Stated exercise:
Reproduce the full listing that appears beneath this instruction exactly.

Recorded information:
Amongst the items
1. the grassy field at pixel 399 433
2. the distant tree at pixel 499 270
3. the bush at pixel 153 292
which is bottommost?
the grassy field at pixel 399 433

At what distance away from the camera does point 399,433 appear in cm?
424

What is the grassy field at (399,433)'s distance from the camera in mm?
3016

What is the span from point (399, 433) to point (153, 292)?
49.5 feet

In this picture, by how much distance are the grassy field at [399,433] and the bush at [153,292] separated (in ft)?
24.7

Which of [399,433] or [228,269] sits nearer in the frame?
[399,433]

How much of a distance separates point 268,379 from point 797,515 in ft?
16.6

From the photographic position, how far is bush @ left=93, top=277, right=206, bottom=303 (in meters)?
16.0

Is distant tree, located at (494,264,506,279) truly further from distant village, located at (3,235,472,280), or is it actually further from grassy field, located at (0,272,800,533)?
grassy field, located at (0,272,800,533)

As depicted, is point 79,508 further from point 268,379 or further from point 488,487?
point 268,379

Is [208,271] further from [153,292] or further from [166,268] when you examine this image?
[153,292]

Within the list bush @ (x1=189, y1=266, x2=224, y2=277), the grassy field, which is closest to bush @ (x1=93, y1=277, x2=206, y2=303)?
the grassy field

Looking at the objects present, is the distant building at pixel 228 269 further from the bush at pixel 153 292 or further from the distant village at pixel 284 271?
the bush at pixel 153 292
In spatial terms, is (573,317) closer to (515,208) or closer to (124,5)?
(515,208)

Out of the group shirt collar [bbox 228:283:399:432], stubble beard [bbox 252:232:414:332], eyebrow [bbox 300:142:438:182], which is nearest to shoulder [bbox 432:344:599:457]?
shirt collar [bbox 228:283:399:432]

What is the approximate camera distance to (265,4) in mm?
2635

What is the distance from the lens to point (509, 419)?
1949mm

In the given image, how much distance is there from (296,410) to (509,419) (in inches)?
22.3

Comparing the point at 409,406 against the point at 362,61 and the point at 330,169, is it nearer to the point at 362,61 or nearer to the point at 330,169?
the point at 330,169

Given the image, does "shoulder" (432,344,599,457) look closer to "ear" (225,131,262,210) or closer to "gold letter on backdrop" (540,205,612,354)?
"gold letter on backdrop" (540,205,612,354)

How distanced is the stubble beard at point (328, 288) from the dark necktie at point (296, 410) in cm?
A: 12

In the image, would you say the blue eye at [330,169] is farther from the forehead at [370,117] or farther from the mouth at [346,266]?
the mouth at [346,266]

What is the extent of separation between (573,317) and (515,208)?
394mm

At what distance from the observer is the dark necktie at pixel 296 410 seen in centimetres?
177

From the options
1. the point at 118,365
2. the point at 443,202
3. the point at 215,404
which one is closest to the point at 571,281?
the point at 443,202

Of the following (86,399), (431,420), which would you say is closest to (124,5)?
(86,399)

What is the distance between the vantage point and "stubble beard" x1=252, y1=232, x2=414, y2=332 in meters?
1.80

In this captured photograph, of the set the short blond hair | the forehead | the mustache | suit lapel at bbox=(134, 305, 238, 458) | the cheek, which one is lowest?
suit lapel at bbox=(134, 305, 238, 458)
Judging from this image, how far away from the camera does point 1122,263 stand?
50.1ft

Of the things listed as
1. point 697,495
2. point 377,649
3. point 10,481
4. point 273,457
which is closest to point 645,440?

Answer to the task:
Amongst the items
1. the grassy field at pixel 399 433
2. the distant tree at pixel 499 270
3. the bush at pixel 153 292
which is bottommost?
the grassy field at pixel 399 433

At what distance away from the camera does point 399,433 appear in cm?
424

What is the grassy field at (399,433)'s distance from the camera in mm?
3016

What is the span from point (399, 433) to point (153, 292)?
49.5 feet

In this picture, by how much distance are the grassy field at [399,433] and the bush at [153,292] separated (in ft)?
24.7

Which of [399,433] or [228,269] sits nearer in the frame?
[399,433]

How much of a distance separates point 268,379 from point 797,515 in ft?
16.6

From the photographic position, how far is bush @ left=93, top=277, right=206, bottom=303 (in meters)?
16.0

Is distant tree, located at (494,264,506,279) truly further from distant village, located at (3,235,472,280), or is it actually further from grassy field, located at (0,272,800,533)?
grassy field, located at (0,272,800,533)

As depicted, is point 79,508 further from point 268,379 or further from point 488,487?
point 268,379

Is [208,271] further from [153,292] or further from [166,268] when you examine this image?
[153,292]

Within the list bush @ (x1=189, y1=266, x2=224, y2=277), the grassy field, which is closest to bush @ (x1=93, y1=277, x2=206, y2=303)?
the grassy field

Looking at the objects present, is the distant building at pixel 228 269 further from the bush at pixel 153 292 or further from the distant village at pixel 284 271?
the bush at pixel 153 292
In spatial terms, is (573,317) closer to (515,208) or closer to (124,5)?
(515,208)

Out of the group shirt collar [bbox 228:283:399:432], stubble beard [bbox 252:232:414:332], eyebrow [bbox 300:142:438:182], which is nearest to shoulder [bbox 432:344:599:457]?
shirt collar [bbox 228:283:399:432]

What is the approximate camera distance to (265,4) in mm?
2635

What is the distance from the lens to point (509, 419)?
1949mm

In the given image, how much distance is there from (296,410) to (509,419) (in inches)?
22.3

Comparing the point at 409,406 against the point at 362,61 and the point at 330,169, is it nearer to the point at 362,61 or nearer to the point at 330,169?
the point at 330,169

Given the image, does "shoulder" (432,344,599,457) look closer to "ear" (225,131,262,210) or closer to "gold letter on backdrop" (540,205,612,354)?
"gold letter on backdrop" (540,205,612,354)

How distanced is the stubble beard at point (328, 288) from the dark necktie at point (296, 410) in cm?
A: 12

In the image, would you say the blue eye at [330,169] is farther from the forehead at [370,117] or farther from the mouth at [346,266]?
the mouth at [346,266]

What is the extent of separation between (573,317) and (515,208)?
394mm

At what distance from the observer is the dark necktie at pixel 296 410 seen in centimetres?
177

From the options
1. the point at 118,365
2. the point at 443,202
3. the point at 215,404
which one is closest to the point at 571,281?
the point at 443,202

Of the following (86,399), (431,420), which would you say is closest to (124,5)?
(86,399)

What is the distance between the vantage point and "stubble beard" x1=252, y1=232, x2=414, y2=332 in meters?
1.80

In this captured photograph, of the set the short blond hair | the forehead | the mustache | suit lapel at bbox=(134, 305, 238, 458) | the cheek, which one is lowest?
suit lapel at bbox=(134, 305, 238, 458)
Judging from this image, how far away from the camera does point 1122,263 stand?
50.1ft

Of the things listed as
1. point 697,495
2. point 377,649
3. point 10,481
4. point 273,457
which is closest to point 645,440?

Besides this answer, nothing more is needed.